Der Vorsitzende Martin Schulz fordert gestern in einer Parteitagsrede »Vereinigte Staaten von Europa« bis 2025 selbst um den Preis des Austritts von EU-Staaten. Jeder kann sich ausrechnen, wie viele Jahre es bis dahin noch sind.
Martin Schulz will einen Weg gehen, der bereits beim ersten Hinschauen große Zweifel aufkommen lässt. Die FAZ gibt es so wieder:
Der Verfassungsvertrag müsse von einem „Konvent“ geschrieben werden, der die „Zivilgesellschaft“ mit einbeziehe. Die Mitgliedstaaten, die nicht zustimmten, müssten die EU „automatisch“ verlassen.
Wenn Berufspolitiker »Zivilgesellschaft« sagen, dann ist mir unmittelbar klar, dass sie damit nicht das Volk meinen. Dann meinen sie bestenfalls Interessenvertreter aus Verbänden und Repräsentanten der klassischen politischen Parteien. Von den sogenannten GONGOs (das sind staatlich finanzierte Pseudo-NGOs) gar nicht zu reden.
Das bedeutet: genau die Interessenvertreter und Repräsentanten, die sich fast überall in Europa von der eigentlichen Bevölkerung entfernt haben und in einer Legitimationskrise stecken. Deutliche Zeichen dieser Krise sind die Stimmen für den Brexit und für die populistischen Parteien auf beiden Seiten des politischen Spektrums.
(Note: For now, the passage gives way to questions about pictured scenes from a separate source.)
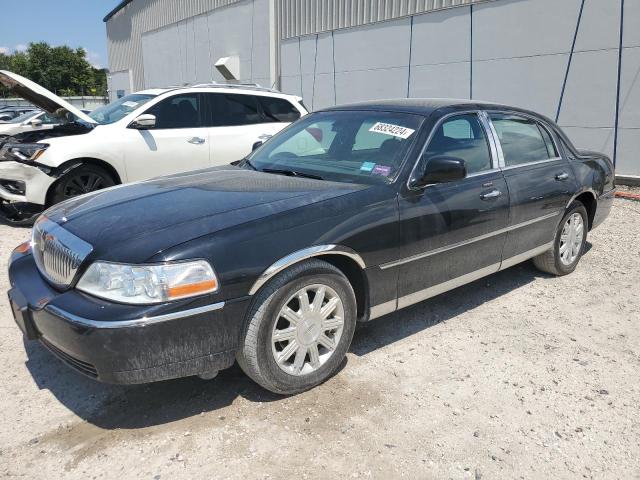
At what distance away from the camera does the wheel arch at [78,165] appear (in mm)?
6031

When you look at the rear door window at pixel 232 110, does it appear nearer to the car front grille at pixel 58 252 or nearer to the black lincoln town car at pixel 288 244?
the black lincoln town car at pixel 288 244

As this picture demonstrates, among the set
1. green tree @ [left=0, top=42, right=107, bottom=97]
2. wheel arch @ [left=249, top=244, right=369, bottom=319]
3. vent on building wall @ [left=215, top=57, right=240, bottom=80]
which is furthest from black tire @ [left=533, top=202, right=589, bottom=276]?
green tree @ [left=0, top=42, right=107, bottom=97]

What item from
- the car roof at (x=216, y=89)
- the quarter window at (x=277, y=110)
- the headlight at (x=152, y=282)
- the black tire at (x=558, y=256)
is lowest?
the black tire at (x=558, y=256)

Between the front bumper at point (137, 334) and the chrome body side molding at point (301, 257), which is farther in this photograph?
the chrome body side molding at point (301, 257)

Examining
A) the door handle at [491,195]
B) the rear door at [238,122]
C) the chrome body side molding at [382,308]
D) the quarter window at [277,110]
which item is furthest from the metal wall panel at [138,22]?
the chrome body side molding at [382,308]

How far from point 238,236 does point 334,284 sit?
653 mm

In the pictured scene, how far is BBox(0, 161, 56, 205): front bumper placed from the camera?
234 inches

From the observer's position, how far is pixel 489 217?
12.5 feet

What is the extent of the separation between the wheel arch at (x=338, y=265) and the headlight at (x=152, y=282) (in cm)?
27

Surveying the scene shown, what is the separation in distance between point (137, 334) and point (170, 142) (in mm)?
4971

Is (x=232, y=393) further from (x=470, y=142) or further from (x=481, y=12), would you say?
(x=481, y=12)

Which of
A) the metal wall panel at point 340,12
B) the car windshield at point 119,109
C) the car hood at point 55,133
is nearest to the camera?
the car hood at point 55,133

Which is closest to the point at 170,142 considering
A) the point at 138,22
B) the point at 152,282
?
the point at 152,282

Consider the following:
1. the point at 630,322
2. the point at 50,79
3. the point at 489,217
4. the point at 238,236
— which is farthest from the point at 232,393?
the point at 50,79
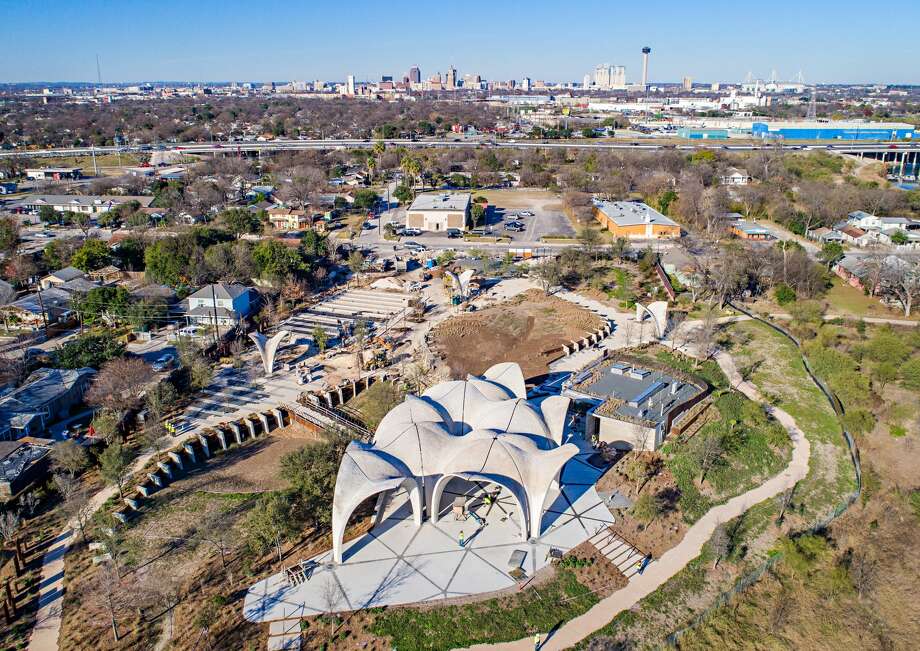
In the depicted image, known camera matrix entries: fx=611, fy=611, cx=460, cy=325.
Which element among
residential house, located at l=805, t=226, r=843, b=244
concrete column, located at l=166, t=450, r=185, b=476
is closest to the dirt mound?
concrete column, located at l=166, t=450, r=185, b=476

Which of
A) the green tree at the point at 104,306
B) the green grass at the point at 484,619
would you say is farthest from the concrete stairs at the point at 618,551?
the green tree at the point at 104,306

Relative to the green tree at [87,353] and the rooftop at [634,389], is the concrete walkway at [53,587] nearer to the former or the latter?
the green tree at [87,353]

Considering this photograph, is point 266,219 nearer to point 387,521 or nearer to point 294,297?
point 294,297

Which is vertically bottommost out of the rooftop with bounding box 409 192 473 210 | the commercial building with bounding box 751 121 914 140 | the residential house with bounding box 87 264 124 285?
the residential house with bounding box 87 264 124 285

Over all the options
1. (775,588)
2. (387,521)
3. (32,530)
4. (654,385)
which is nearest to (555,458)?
(387,521)

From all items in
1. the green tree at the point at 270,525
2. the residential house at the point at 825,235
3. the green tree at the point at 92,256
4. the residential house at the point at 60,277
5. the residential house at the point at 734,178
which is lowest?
the green tree at the point at 270,525

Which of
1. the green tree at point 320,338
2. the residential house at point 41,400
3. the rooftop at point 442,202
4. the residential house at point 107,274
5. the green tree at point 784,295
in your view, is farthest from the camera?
the rooftop at point 442,202

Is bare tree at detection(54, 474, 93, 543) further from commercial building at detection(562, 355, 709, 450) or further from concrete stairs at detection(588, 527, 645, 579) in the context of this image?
commercial building at detection(562, 355, 709, 450)
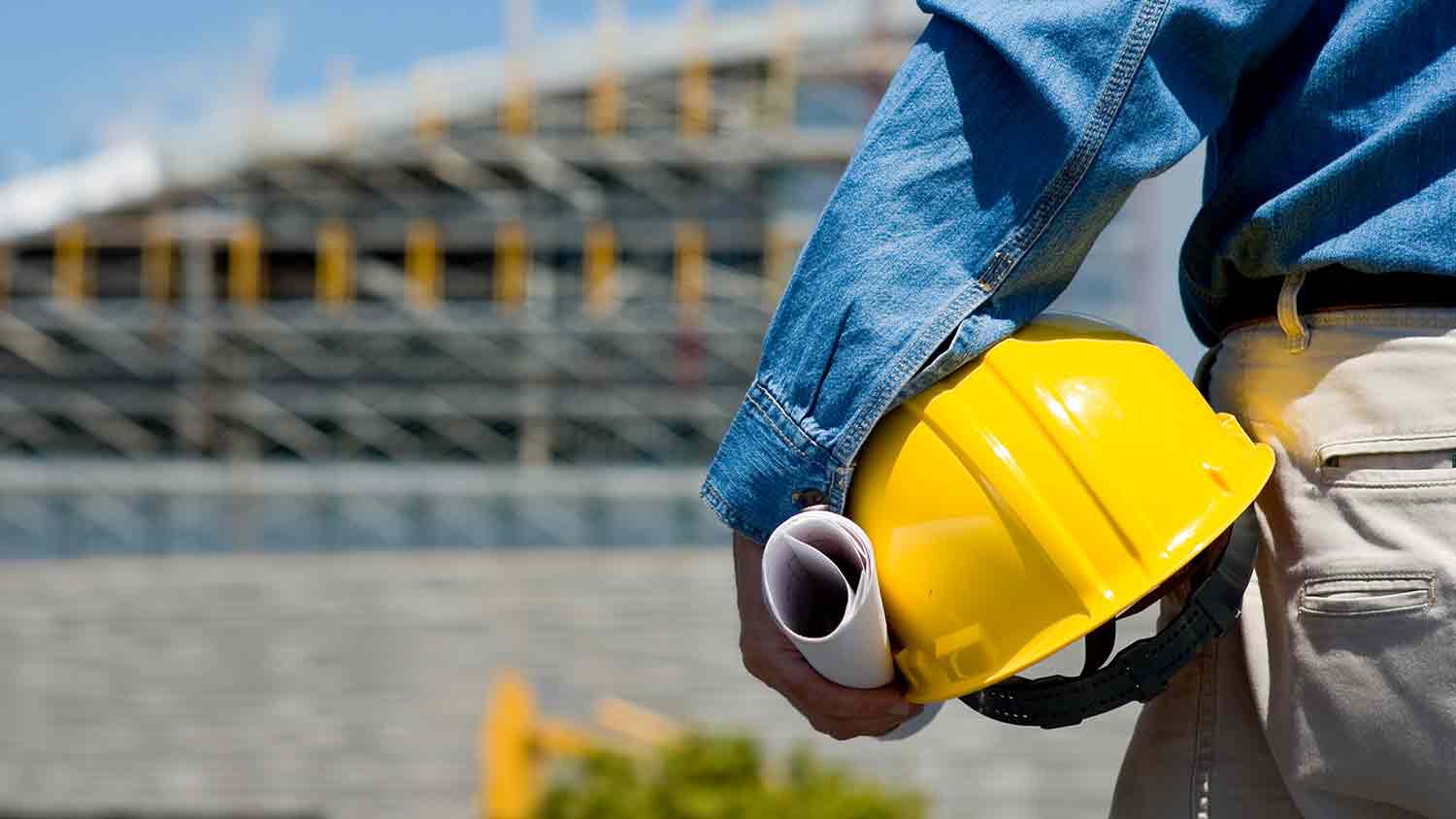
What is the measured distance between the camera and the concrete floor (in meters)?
9.56

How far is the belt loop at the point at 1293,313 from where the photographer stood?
1073 mm

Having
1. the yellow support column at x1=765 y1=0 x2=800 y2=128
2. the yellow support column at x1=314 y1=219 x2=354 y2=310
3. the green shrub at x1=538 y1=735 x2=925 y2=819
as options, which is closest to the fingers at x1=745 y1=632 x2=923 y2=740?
the green shrub at x1=538 y1=735 x2=925 y2=819

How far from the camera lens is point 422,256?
14.9 m

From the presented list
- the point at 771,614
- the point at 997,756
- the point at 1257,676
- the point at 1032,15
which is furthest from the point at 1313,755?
the point at 997,756

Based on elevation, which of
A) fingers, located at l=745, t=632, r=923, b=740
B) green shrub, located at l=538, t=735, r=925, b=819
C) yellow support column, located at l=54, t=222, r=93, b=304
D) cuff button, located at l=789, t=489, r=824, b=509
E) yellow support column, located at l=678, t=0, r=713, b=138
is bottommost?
yellow support column, located at l=54, t=222, r=93, b=304

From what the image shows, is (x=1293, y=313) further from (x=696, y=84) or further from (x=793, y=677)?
(x=696, y=84)

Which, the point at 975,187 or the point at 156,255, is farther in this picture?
the point at 156,255

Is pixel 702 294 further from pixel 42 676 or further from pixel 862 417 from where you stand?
pixel 862 417

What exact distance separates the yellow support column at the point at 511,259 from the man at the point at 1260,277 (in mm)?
13639

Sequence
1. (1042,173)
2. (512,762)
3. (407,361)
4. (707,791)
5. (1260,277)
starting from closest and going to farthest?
(1042,173) < (1260,277) < (707,791) < (512,762) < (407,361)

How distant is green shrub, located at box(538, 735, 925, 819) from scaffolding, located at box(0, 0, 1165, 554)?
7233mm

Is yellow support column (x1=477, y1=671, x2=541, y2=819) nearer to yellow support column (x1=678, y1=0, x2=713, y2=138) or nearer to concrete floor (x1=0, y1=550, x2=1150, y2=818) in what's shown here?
concrete floor (x1=0, y1=550, x2=1150, y2=818)

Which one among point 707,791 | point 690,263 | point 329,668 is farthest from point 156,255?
point 707,791

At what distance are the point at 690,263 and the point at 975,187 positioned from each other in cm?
1384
Ein solcher Konvent wäre demokratisch kaum zu legitimieren und in der Praxis vermutlich auch kaum arbeitsfähig. Gesetzt den Fall, dass dabei grob geschätzt 20 EU-Staaten mit 400 Millionen Menschen mitmachen würden: Wie sollen bitte alle wesentlichen Schichten der Bevölkerung, alle regionalen ethnischen Gruppen und die politischen Hauptrichtungen auch nur annähernd repräsentiert werden?
In der Bevölkerung Deutschlands wünscht sich definitiv keine verfassungsändernde Mehrheit einen EU-Staat, wie man z. B. an der sehr schwachen Beteiligung an »Pulse of Europe« sehen konnte. Deutschland müsste also Repräsentanten entsenden, die bei weitem nicht für die ganze Bevölkerung stünden.
Ich bin gegen den Brexit, ich bin gegen den Populismus von rechts und links, ich bin für eine behutsame europäische Einigung durch wirtschaftlichen und sozialen Wandel. Es mag sein, dass bis zum Jahr 2050 oder 2075 der Wunsch nach einem EU-Staat entsteht. Aber unter Zeitdruck, Kostendruck und Einigungsdruck wird die EU eher explodieren.
Welche Motivation könnte hinter dieser offensichtlich unerfüllbaren Forderung des Martin Schulz stehen? Ich mag nicht spekulieren – aber mit politischem Realismus und Realpolitik hat Martin Schulz‘ Forderung nichts zu tun.
Einerseits ist es menschlich nachvollziehbar, dass er Europa einen Einigungsprozess wünscht. Andererseits muss ihm nach seiner jahrelangen Tätigkeit in den EU-Institutionen klar sein, dass der größte Teil Europas dabei nicht mitziehen will oder gar nicht mitziehen kann. Jedenfalls nicht bis 2025 und unter Druck.
In dieser Situation gibt die SPD-Fraktionsvorsitzende Andrea Nahles ein Interview im Deutschlandfunk. Darin ist praktisch gar nicht mehr von den »Vereinigten Staaten von Europa« bis 2025 die Rede, sondern nur noch von überschaubaren politischen Zielen.
Wem sollen wir denn nun glauben?
Wichtige Interviews im DLF werden meist transkribiert. Das Interview mit Andrea Nahles sollte im Laufe des Tages hier verfügbar sein.
Als Nachtrag Andrea Nahles in voller Länge zu den »Vereinigten Staaten von Europa« ihres Parteivorsitzenden:
Nahles: Das ist ein langfristiges Ziel, das die SPD schon lange hat, und niemand wird bestreiten können, dass die institutionellen Grundlagen der Europäischen Union nicht mehr zeitgemäß sind. Deswegen ist das nächste, was wir anpacken müssen, ganz konkret die Vertiefung der Wirtschafts- und Währungsunion. Nächster Schritt muss auch sein, dass wir den EU-Haushalt zu einem Investitionshaushalt machen und auch soziale Mindeststandards realisieren, also eine Vertiefung. Und wir haben in den letzten Jahrzehnten erlebt vor allem eine Verbreiterung, eine Vergrößerung der Europäischen Union, und wir merken jetzt, dass das an Grenzen kommt. Deswegen ist das eine absolut wichtige Zielbeschreibung; das ist aber auch eine langfristige Zielbeschreibung.